DOKUMENTTEXT:
Literaturvermittlung und Kulturkommunikation
Die italienischen Literaturseiten und Kulturmagazine der letzten Jahre
Gleichzeitig mit der Verbreitung der sozialen Medien und der Bookinfluencer, die die Literaturvermittlung und Kulturkommunikation revolutioniert haben, entstanden in Italien auch zahlreiche Literaturseiten und Kulturmagazine, die sich anspruchsvollen Textformaten widmen – nicht selten auch als Printausgabe.
Von Antonio Prudenzano
Wie bereits an anderer Stelle erzählt, hat die Verbreitung des Internets zuerst, der Boom der sozialen Medien später, die Literaturvermittlung und Kulturkommunikation revolutioniert, Hierarchien umgestürzt und neue Formate (von Stories bis Videos) ebenso wie neue Berufsbilder etabliert. Daraus folgte eine Krise der bestehenden Modelle und Dynamiken der Kulturvermittlung, die auf dem traditionellen Nutzungsverhalten beruhten.

ANWEISUNGEN:
[1] Schreiben Sie aus dem Text über italienische Literaturseiten alles von "Von Antonio Prudenzano" bis hinunter zu "traditionellen Nutzungsverhalten beruhten." wortgetreu ab.
[2] Worauf führt der Text über italienische Literaturseiten die Krise der bestehenden Modelle der Kulturvermittlung zurück?

VORLIEGENDE EINTRÄGE:

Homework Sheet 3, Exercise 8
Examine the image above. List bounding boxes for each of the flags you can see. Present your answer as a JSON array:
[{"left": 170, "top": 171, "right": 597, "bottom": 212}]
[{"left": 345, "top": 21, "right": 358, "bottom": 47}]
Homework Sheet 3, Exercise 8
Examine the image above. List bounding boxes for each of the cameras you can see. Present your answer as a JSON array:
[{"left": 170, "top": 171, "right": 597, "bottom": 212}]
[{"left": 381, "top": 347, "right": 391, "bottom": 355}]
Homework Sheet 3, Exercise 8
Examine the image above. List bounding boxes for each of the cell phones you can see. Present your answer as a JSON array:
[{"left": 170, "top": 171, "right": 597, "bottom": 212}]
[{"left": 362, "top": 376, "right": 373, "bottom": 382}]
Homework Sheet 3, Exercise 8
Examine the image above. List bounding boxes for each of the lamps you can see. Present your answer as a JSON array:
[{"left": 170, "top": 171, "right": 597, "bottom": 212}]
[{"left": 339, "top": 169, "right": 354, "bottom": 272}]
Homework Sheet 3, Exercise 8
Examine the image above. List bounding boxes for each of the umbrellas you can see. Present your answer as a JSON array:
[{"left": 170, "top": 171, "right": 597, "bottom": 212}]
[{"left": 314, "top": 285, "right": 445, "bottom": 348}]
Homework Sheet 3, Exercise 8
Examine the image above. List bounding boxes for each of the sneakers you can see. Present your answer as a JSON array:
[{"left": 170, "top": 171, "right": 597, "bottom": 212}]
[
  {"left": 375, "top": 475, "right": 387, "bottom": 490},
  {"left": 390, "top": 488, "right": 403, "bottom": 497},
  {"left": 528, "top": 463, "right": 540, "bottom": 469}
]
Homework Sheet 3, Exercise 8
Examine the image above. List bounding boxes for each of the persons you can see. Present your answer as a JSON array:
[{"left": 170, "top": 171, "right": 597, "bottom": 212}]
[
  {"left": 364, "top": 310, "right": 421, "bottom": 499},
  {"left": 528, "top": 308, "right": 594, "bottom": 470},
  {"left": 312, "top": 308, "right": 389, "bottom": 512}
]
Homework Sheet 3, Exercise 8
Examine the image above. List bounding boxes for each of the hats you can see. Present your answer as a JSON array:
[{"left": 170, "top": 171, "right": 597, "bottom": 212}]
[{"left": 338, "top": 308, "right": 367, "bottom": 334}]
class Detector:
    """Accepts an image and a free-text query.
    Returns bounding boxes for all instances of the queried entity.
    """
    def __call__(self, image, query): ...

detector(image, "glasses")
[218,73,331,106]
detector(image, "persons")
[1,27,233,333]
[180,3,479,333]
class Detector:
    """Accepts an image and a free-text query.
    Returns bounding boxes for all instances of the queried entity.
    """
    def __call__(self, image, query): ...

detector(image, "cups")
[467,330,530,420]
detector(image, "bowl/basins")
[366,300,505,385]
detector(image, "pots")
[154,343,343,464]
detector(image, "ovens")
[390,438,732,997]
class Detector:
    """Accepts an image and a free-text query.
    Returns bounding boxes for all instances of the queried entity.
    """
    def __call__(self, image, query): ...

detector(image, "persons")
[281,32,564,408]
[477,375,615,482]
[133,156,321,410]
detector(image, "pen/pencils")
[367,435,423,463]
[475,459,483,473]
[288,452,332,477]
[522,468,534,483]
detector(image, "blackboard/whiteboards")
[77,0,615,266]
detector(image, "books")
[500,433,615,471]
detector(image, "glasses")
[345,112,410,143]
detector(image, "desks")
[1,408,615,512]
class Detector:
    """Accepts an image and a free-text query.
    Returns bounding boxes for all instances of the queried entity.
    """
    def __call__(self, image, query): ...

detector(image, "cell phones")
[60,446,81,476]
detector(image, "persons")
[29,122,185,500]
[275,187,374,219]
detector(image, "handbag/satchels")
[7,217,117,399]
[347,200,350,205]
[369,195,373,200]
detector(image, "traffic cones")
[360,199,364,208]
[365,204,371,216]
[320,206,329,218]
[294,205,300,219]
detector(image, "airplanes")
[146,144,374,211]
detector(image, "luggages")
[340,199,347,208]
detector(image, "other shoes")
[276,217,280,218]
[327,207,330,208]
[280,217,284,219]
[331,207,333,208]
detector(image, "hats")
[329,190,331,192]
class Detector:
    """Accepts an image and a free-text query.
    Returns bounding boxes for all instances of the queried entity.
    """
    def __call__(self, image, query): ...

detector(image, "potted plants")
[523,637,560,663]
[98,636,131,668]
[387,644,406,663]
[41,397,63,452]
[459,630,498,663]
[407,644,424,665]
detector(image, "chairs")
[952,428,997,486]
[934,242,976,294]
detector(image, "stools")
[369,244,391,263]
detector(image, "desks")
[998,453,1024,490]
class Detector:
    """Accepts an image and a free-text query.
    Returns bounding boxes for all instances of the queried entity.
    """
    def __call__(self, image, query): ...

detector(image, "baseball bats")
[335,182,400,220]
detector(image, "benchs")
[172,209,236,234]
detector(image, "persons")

LÖSUNGEN:
[1]
Von Antonio Prudenzano
Wie bereits an anderer Stelle erzählt, hat die Verbreitung des Internets zuerst, der Boom der sozialen Medien später, die Literaturvermittlung und Kulturkommunikation revolutioniert, Hierarchien umgestürzt und neue Formate (von Stories bis Videos) ebenso wie neue Berufsbilder etabliert. Daraus folgte eine Krise der bestehenden Modelle und Dynamiken der Kulturvermittlung, die auf dem traditionellen Nutzungsverhalten beruhten.

[2] Auf die Verbreitung des Internets und später den Boom der sozialen Medien. Diese haben die Literaturvermittlung und Kulturkommunikation revolutioniert, Hierarchien umgestürzt und neue Formate sowie neue Berufsbilder etabliert. Die bestehenden Modelle beruhten dagegen auf dem traditionellen Nutzungsverhalten.